Tempo work below threshold is also valuable. It lets you accumulate more time near the aerobic pressure zone without the same recovery cost. For many athletes, a progression from easy volume to tempo to threshold intervals works better than jumping straight into repeated all-out tests.
Lactate threshold sits in the middle of several terms athletes use every week.
Zone 2 is usually below the first major threshold. It should feel conversational, repeatable, and aerobic. Lactate is present, but production and clearance are well matched. If your heart rate drifts upward and breathing becomes strained, you may have moved above the intended easy domain.
Tempo is below or near threshold depending on the system. It is controlled moderate-to-hard work, often useful for race-specific durability. Tempo should not feel like a time trial every time.
Threshold is the hard steady anchor. It is close to the intensity where lactate accumulation becomes much harder to stabilize. It is not comfortable, but it should be controlled for properly designed intervals.
VO2 max work is above threshold. These efforts are short enough, or broken into intervals, because they demand a higher fraction of your aerobic ceiling. They can improve peak aerobic capacity, but they carry more fatigue and should not replace the aerobic base.
Functional threshold power and critical power are related but not identical to lactate threshold. They are performance-model or field-test concepts, while lactate threshold is tied to blood lactate behavior. They often overlap enough to be useful, but the words should not be treated as perfect synonyms.
The first mistake is using a stale number. If your threshold heart rate, pace, or power came from a test six months ago, it may not reflect your current fitness. Training, detraining, heat, altitude, illness, weight change, equipment, and route all affect the practical target.
The second mistake is testing too often. A hard threshold test is a workout. If you test every week, you may turn the training plan into a string of mini races. Retest after a meaningful block or when repeated workouts suggest the number is wrong.
The third mistake is copying someone else's threshold. Two athletes with the same race time may have different heart-rate thresholds. Two cyclists with the same threshold power may recover differently. Heart rate especially is individual.
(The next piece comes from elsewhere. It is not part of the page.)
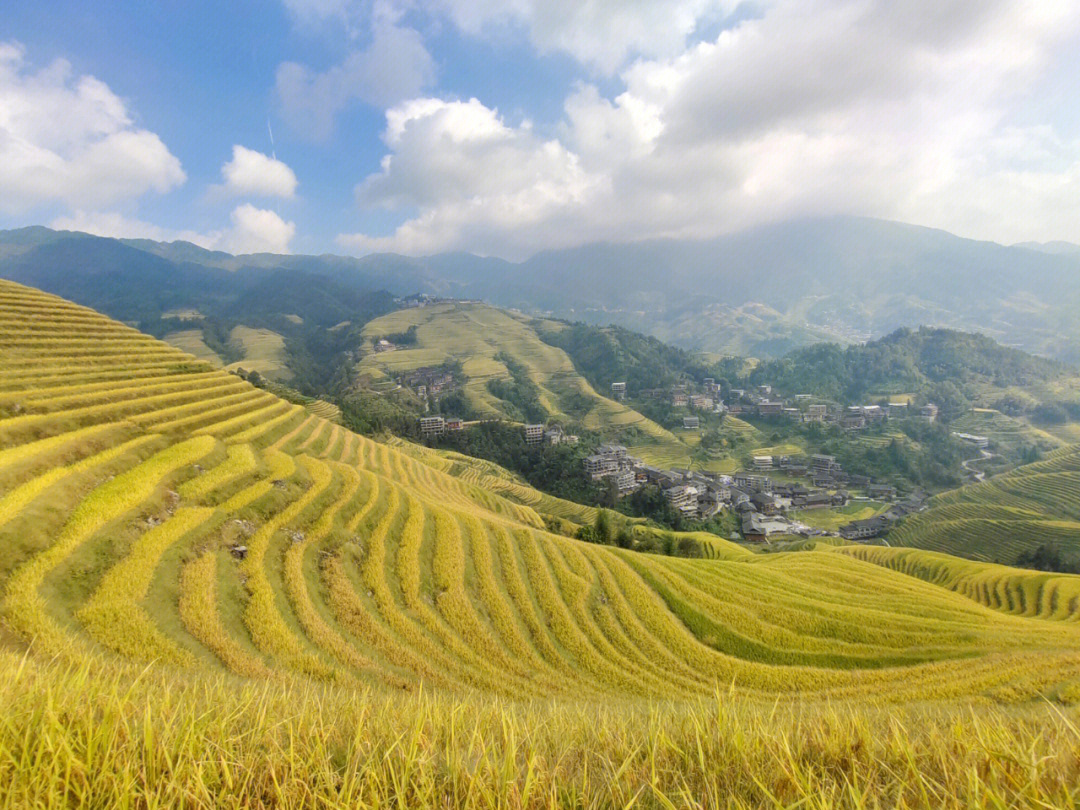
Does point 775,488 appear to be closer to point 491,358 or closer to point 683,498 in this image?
point 683,498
Percentages can help, but your tested value matters more than a generic formula.
The fourth mistake is treating threshold as a moral score. A higher threshold is useful only when it helps performance and fits the goal. If raising threshold comes at the cost of durability, recovery, mechanics, or consistency, the plan may be too narrow.
The fifth mistake is ignoring conditions. Heat can raise heart rate. Hills change pace. Wind changes power demand. Fatigue can make threshold feel harder at the same number. Devices can estimate, but the athlete still has to interpret.
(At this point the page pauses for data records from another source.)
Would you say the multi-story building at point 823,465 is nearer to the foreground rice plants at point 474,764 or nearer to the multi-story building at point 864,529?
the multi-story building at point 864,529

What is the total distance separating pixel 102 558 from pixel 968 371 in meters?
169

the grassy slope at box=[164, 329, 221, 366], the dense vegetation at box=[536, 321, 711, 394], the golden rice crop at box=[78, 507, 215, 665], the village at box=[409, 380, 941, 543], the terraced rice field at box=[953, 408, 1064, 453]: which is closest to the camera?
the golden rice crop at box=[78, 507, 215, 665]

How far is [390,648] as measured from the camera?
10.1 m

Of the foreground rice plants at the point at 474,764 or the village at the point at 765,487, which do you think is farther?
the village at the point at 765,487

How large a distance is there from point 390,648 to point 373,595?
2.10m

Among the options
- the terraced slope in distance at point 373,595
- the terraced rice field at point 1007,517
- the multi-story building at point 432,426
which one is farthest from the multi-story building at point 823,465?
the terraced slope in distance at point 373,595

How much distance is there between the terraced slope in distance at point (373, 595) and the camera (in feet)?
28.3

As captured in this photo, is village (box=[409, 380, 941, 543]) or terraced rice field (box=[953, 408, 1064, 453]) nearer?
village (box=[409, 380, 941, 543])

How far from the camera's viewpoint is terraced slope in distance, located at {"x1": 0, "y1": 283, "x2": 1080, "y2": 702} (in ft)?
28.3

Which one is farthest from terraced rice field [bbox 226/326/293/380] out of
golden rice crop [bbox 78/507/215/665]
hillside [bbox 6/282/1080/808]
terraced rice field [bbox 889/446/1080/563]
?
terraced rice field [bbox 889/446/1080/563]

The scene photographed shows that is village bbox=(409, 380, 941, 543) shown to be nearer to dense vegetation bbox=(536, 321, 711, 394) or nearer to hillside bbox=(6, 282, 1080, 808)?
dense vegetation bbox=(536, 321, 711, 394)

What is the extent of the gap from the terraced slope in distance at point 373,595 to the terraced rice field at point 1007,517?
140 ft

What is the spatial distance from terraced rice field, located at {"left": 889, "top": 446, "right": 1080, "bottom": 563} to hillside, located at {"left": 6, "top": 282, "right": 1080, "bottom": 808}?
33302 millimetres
Update your threshold when multiple signals agree. A single great workout does not prove your threshold jumped. A single bad workout does not prove it fell.
Good reasons to update include:
Bad reasons include one hot-day workout, a watch estimate after a downhill run, a group ride with inconsistent power, or a single interval session where you were unusually fresh. Threshold should be stable enough to guide training, not so reactive that it changes every time your mood changes.
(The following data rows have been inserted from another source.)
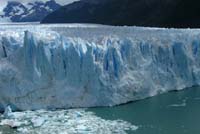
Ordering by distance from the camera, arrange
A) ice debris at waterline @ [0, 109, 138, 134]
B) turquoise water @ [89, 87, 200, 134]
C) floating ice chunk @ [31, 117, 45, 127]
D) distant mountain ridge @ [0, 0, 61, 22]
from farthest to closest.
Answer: distant mountain ridge @ [0, 0, 61, 22] → floating ice chunk @ [31, 117, 45, 127] → turquoise water @ [89, 87, 200, 134] → ice debris at waterline @ [0, 109, 138, 134]

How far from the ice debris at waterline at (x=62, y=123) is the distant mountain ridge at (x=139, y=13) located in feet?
50.0

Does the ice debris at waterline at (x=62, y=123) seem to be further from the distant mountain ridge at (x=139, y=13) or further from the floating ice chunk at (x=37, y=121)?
the distant mountain ridge at (x=139, y=13)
Lactate threshold is the exercise intensity where lactate begins to accumulate faster than your body can keep it stable. It matters because it describes sustainable output: the pace, power, or heart-rate effort you can hold before fatigue starts accelerating.
The exact number depends on the test. Lab lactate tests, maximal lactate steady state tests, field tests, race estimates, watch estimates, FTP, and critical power are related tools, not interchangeable truths. The more repeatable the method, the more useful the result.
Use lactate threshold as an anchor, not an identity. Keep easy training easy. Use tempo and threshold work deliberately. Retest when the evidence is strong. Then let the number serve the training rather than letting training serve the number.